#### Given entries:

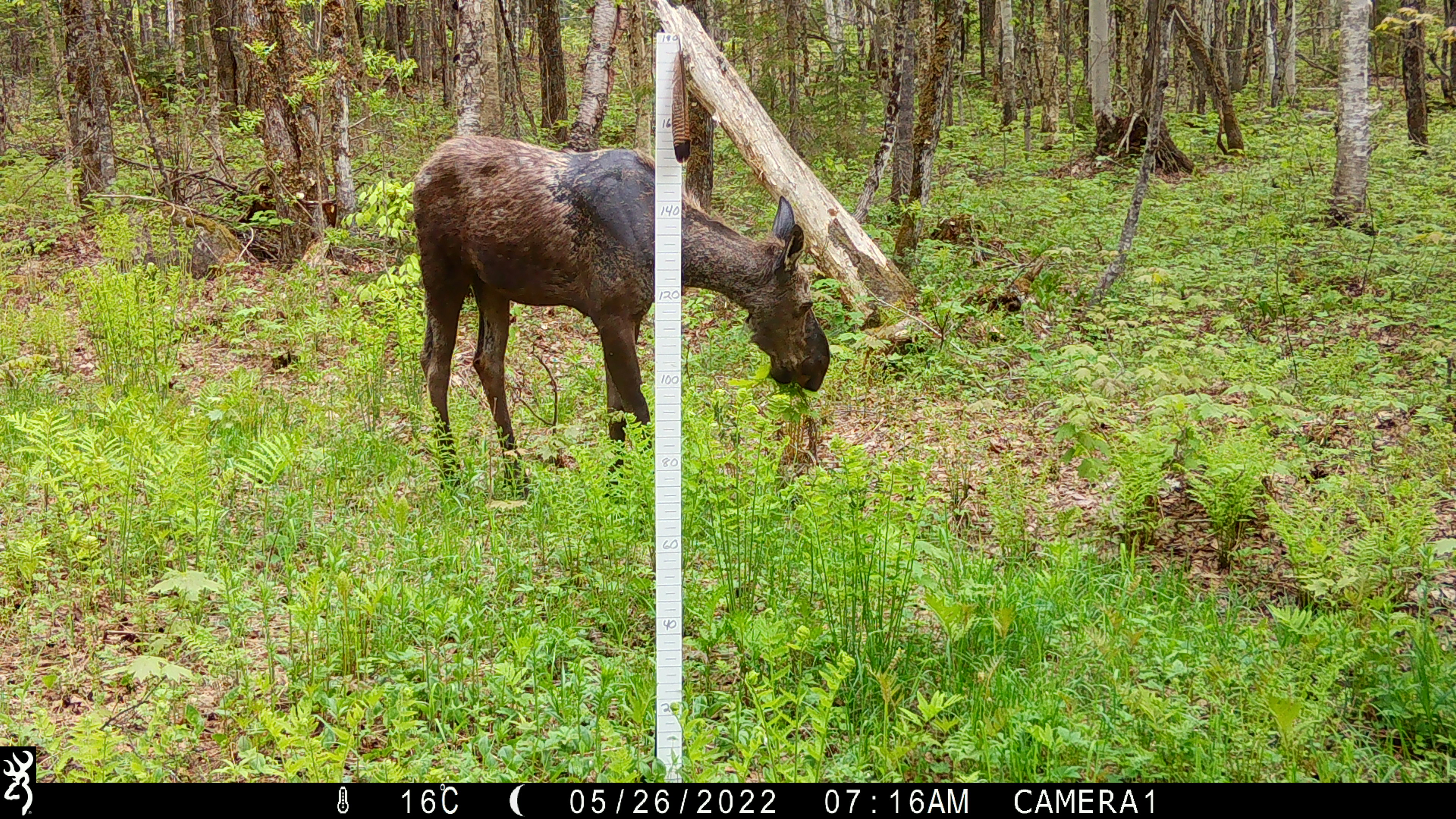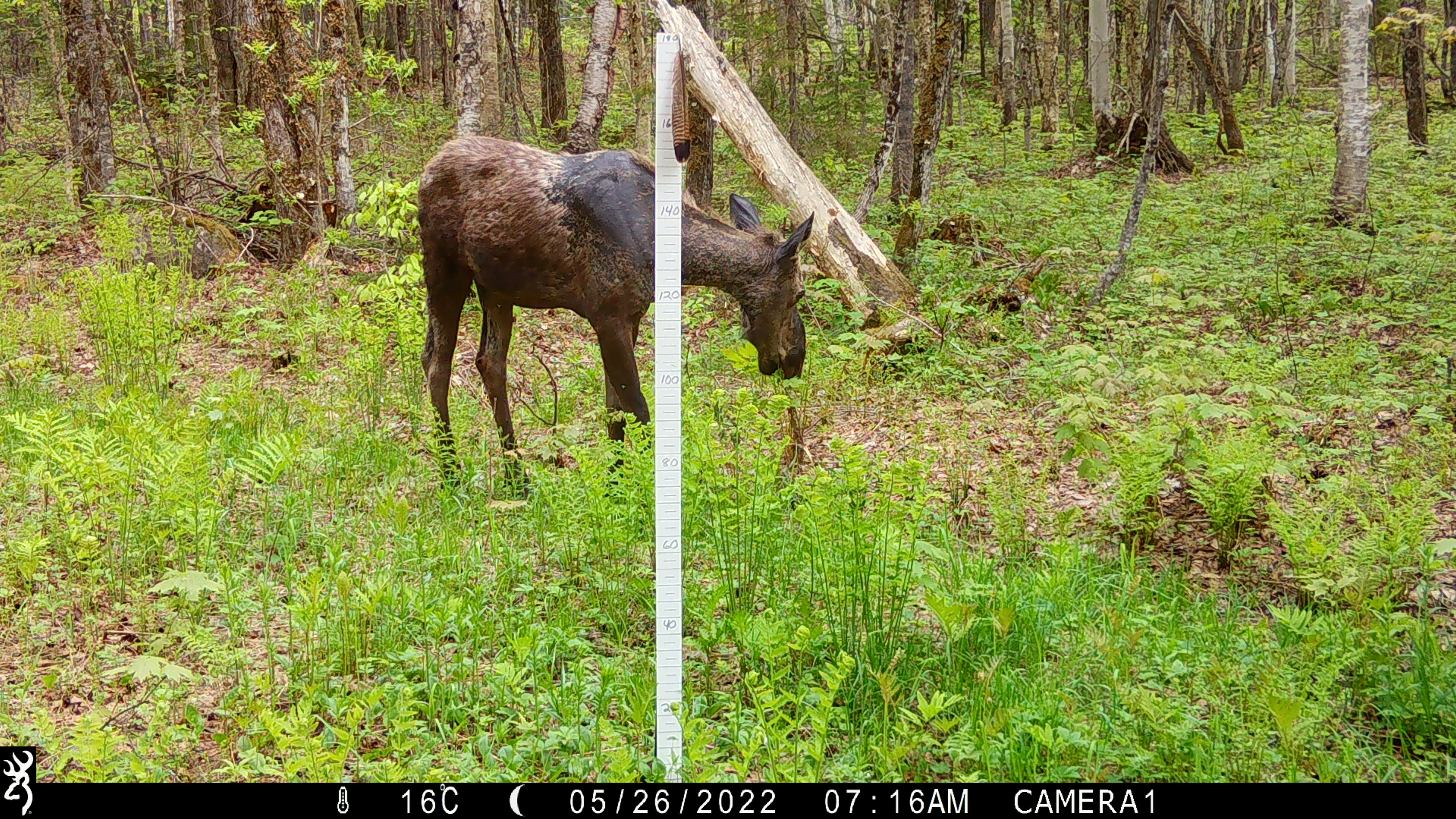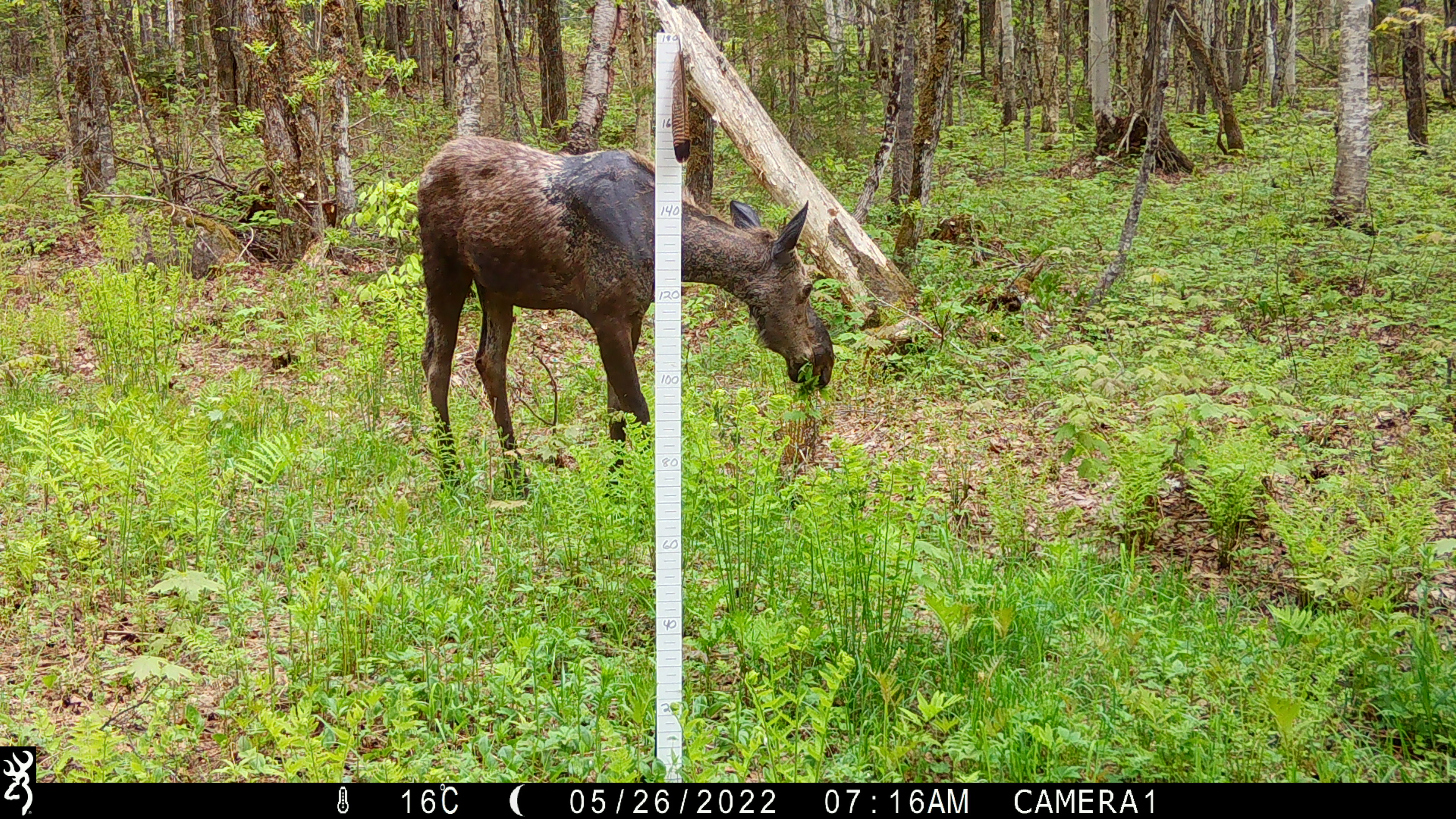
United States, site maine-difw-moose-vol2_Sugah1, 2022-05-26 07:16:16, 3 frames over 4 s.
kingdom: Animalia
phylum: Chordata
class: Mammalia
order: Artiodactyla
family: Cervidae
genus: Alces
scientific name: Alces alces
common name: moose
Moose (Alces alces).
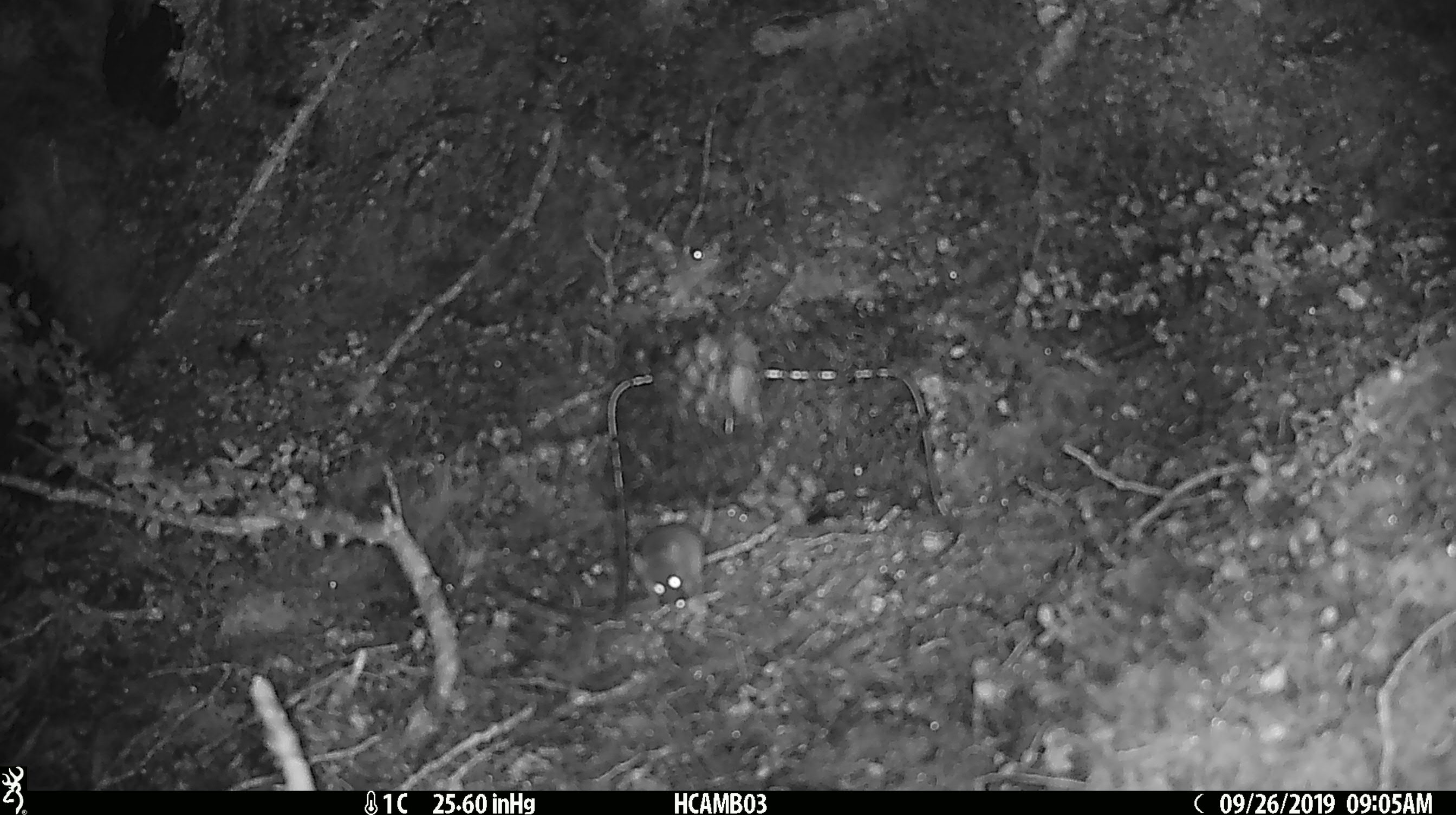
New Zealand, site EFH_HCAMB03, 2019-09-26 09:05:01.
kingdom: Animalia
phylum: Chordata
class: Mammalia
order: Rodentia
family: Muridae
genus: Mus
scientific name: Mus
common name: mouse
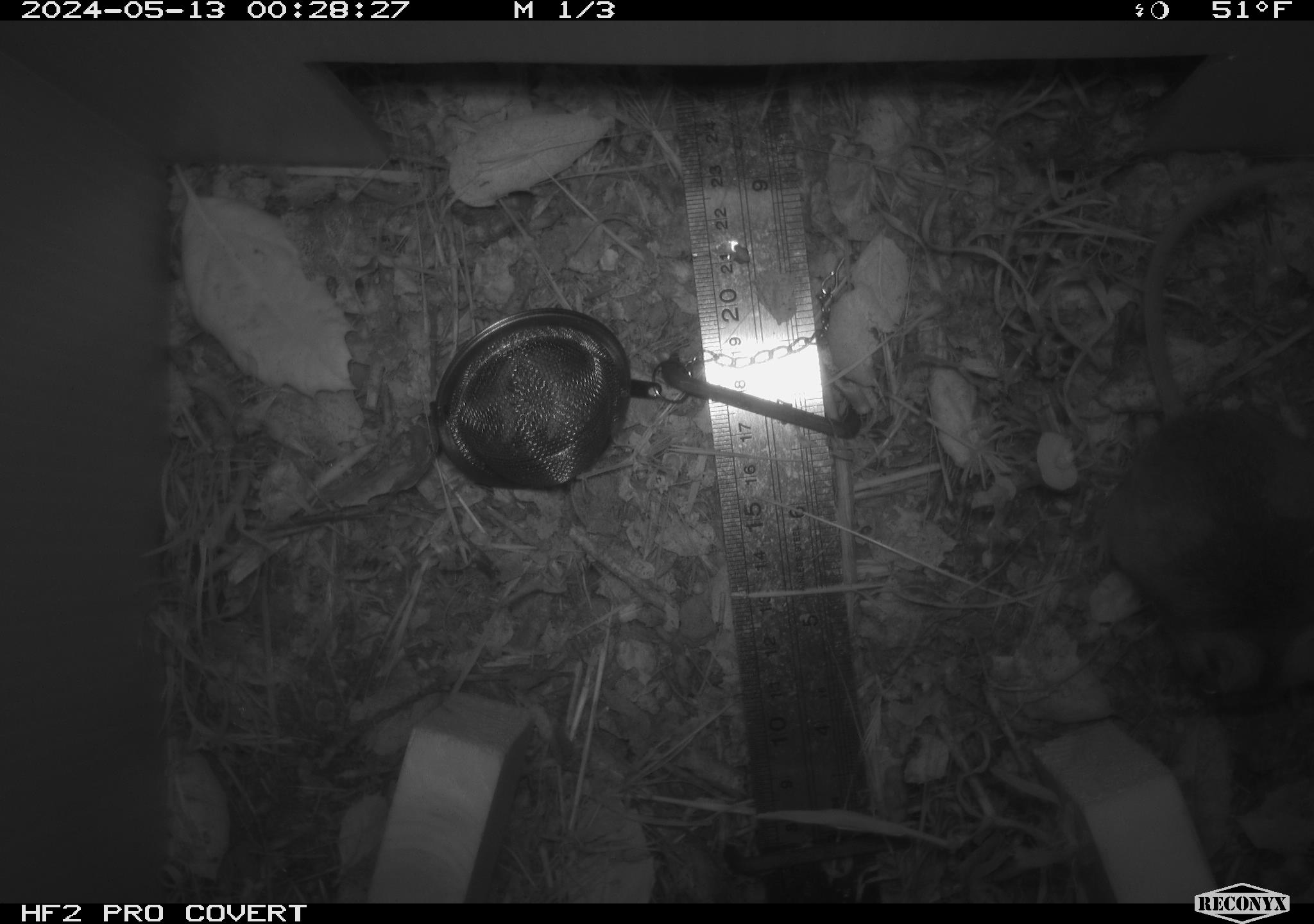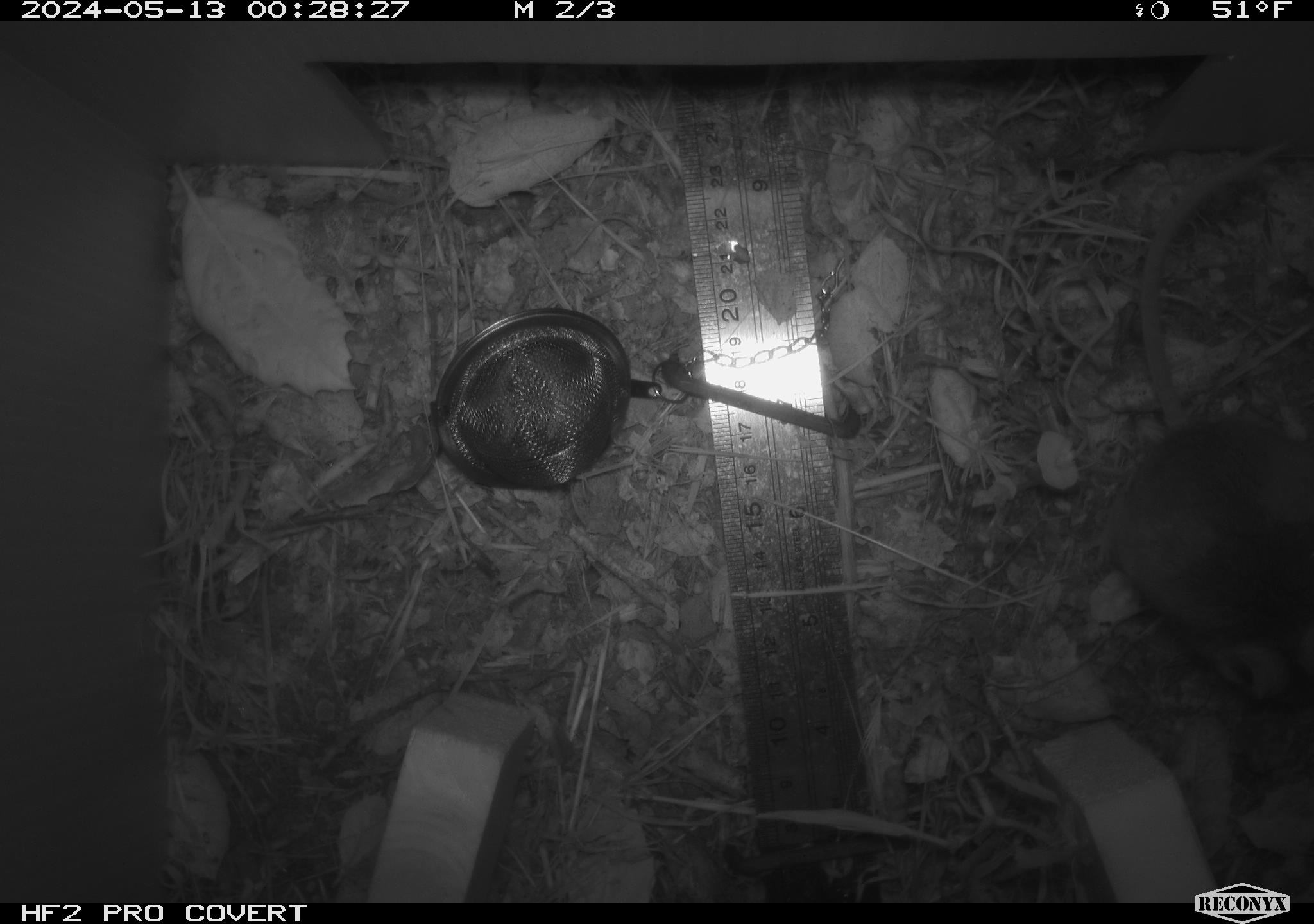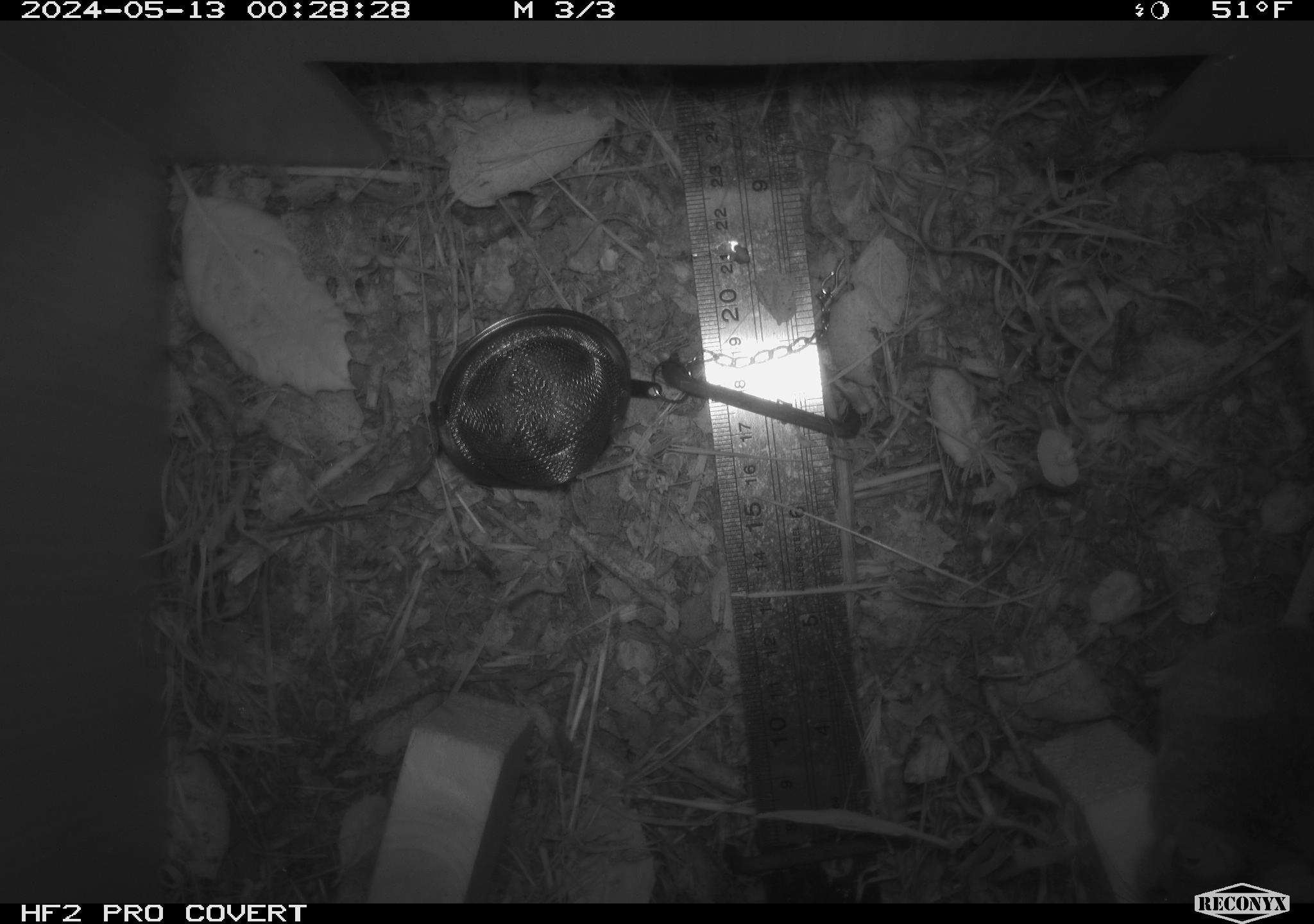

#### Goal of the exercise:
Please give the data again unaltered, leaving out any images.

#### Result of the task:
United States, site maine-difw-moose-vol2_Sugah1, 2022-05-26 07:16:16, 3 frames over 4 s.
kingdom: Animalia
phylum: Chordata
class: Mammalia
order: Artiodactyla
family: Cervidae
genus: Alces
scientific name: Alces alces
common name: moose
Moose (Alces alces).
New Zealand, site EFH_HCAMB03, 2019-09-26 09:05:01.
kingdom: Animalia
phylum: Chordata
class: Mammalia
order: Rodentia
family: Muridae
genus: Mus
scientific name: Mus
common name: mouse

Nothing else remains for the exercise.